BEGIN DATA SHOWN

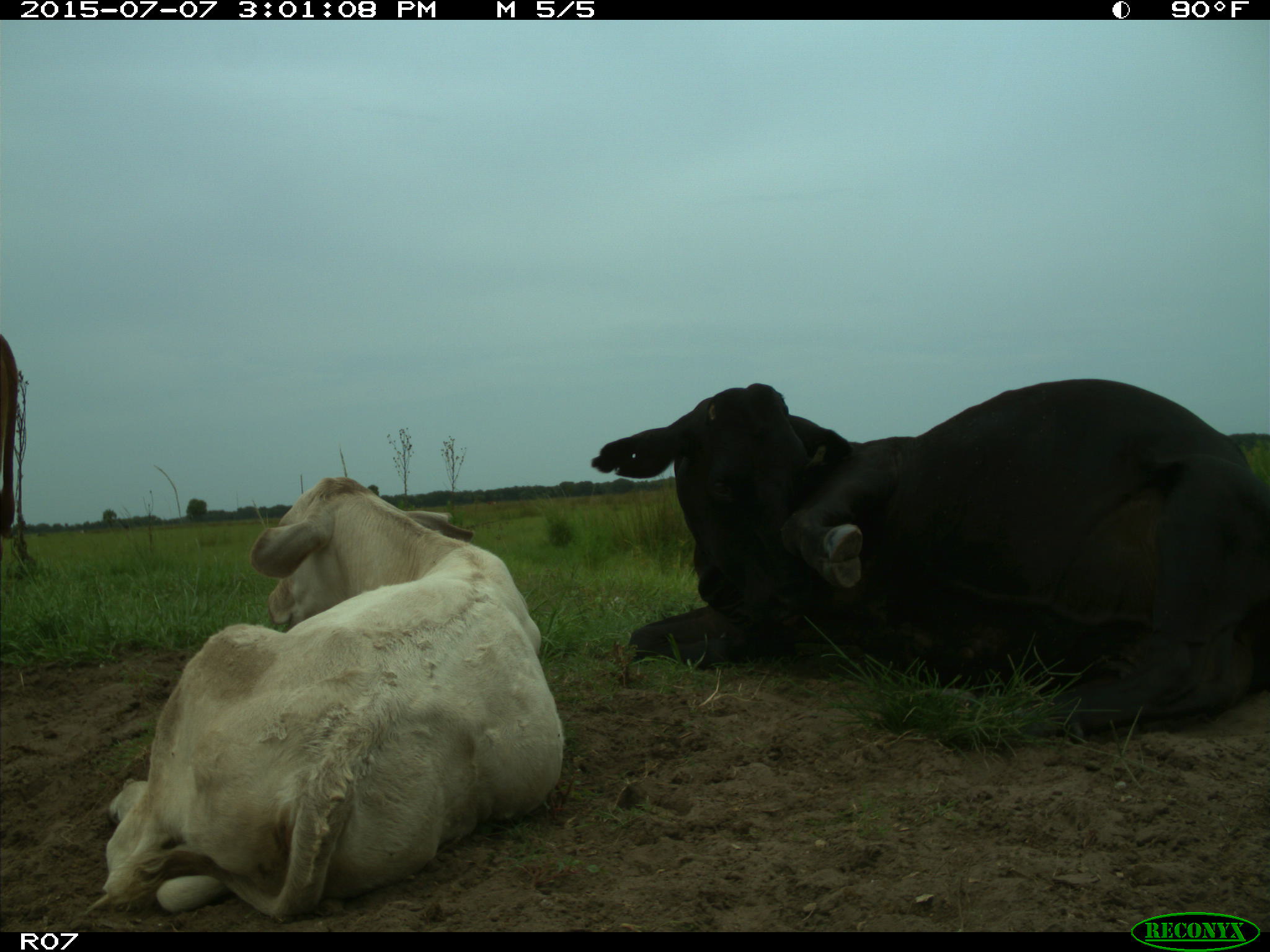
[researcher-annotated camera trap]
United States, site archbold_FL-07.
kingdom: Animalia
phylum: Chordata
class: Mammalia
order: Artiodactyla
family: Bovidae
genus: Bos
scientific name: Bos taurus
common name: domestic cow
Bos taurus (domestic cow).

END DATA SHOWN

■ **DESCRIPTION OF THE TASK**: Reproduce the records above exactly, excluding every picture.

■ **COMPLETED EXERCISE**:
[researcher-annotated camera trap]
United States, site archbold_FL-07.
kingdom: Animalia
phylum: Chordata
class: Mammalia
order: Artiodactyla
family: Bovidae
genus: Bos
scientific name: Bos taurus
common name: domestic cow
Bos taurus (domestic cow).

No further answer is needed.